|Year : 2019 | Volume
| Issue : 7 | Page : 2184-2188
Fimasartan: A new armament to fight hypertension
Akshyaya Pradhan, Vikas Gupta, Rishi Sethi
Department of Cardiology, King George Medical University, Lucknow, Uttar Pradesh, India
|Date of Submission||10-Apr-2019|
|Date of Decision||10-Apr-2019|
|Date of Acceptance||22-May-2019|
|Date of Web Publication||31-Jul-2019|
Dr. Akshyaya Pradhan
Department of Cardiology, King George's Medical University, Lucknow - 226 003, Uttar Pradesh
Source of Support: None, Conflict of Interest: None
Hypertension is a major public health problem of modern era. Fimasartan is a new Angiotensin Receptor Blocker approved for treatment of hypertension. It is more potent and longer acting angiotensin receptor blocker with effects lasting over 24 hours. Many clinical studies have affirmed its role in pharmacotherapy of hypertension. Further, it is renoprotective and has proven beneficial in diabetes also. This article briefly discusses the pharmacology and clinical evidence with fimasartan with a short summary of previous angiotensin receptor blockers.

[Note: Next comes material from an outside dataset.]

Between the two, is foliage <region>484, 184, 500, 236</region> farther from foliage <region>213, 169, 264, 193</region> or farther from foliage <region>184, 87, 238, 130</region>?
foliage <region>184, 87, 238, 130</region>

Keywords: Angiotensin receptor blocker, clinical studies, fimasartan, hypertension, pharmacokinetics
|How to cite this article:|
Pradhan A, Gupta V, Sethi R. Fimasartan: A new armament to fight hypertension. J Family Med Prim Care 2019;8:2184-8
| Introduction|| |
Hypertension is a major public health problem of modern era. Up to 28% of the world's adult population had uncontrolled hypertension in a study published in 2011. Anchala et al. reported an overall hypertension prevalence of 29.8% in India in their meta-analysis. The prevalence of hypertension in this study was significantly higher in urban Indians than in rural Indians (33.8% vs. 27.6%, respectively).
Hypertension if left untreated can lead to end organ damage, such as retinopathy, chronic kidney disease, cerebrovascular disease, heart failure, coronary artery disease, and atrial fibrillation. Various classes of drugs are available for treatment of hypertension. Among these angiotensin receptor blockers (ARBs) are most widely used antihypertensive drugs and have maximal patient acceptability profile. ARBs hold class I recommendation for pharmacological management of hypertension in various guidelines including European and American guidelines.,,
| Mechanism of Action of ARBs|| |
The ARBs selectively inhibit angiotensin II by competitive antagonism of the angiotensin receptors [Figure 1]. Thereby, they antagonize angiotensin II-induced vasoconstriction, aldosterone release, catecholamine release, arginine vasopressin release, and water retention. These mechanisms reduce adverse effects and possibly improve clinical efficacy in comparison to angiotensin convertase enzyme inhibitors (ACEIs). The currently available ARBs are summarized briefly in [Table 1].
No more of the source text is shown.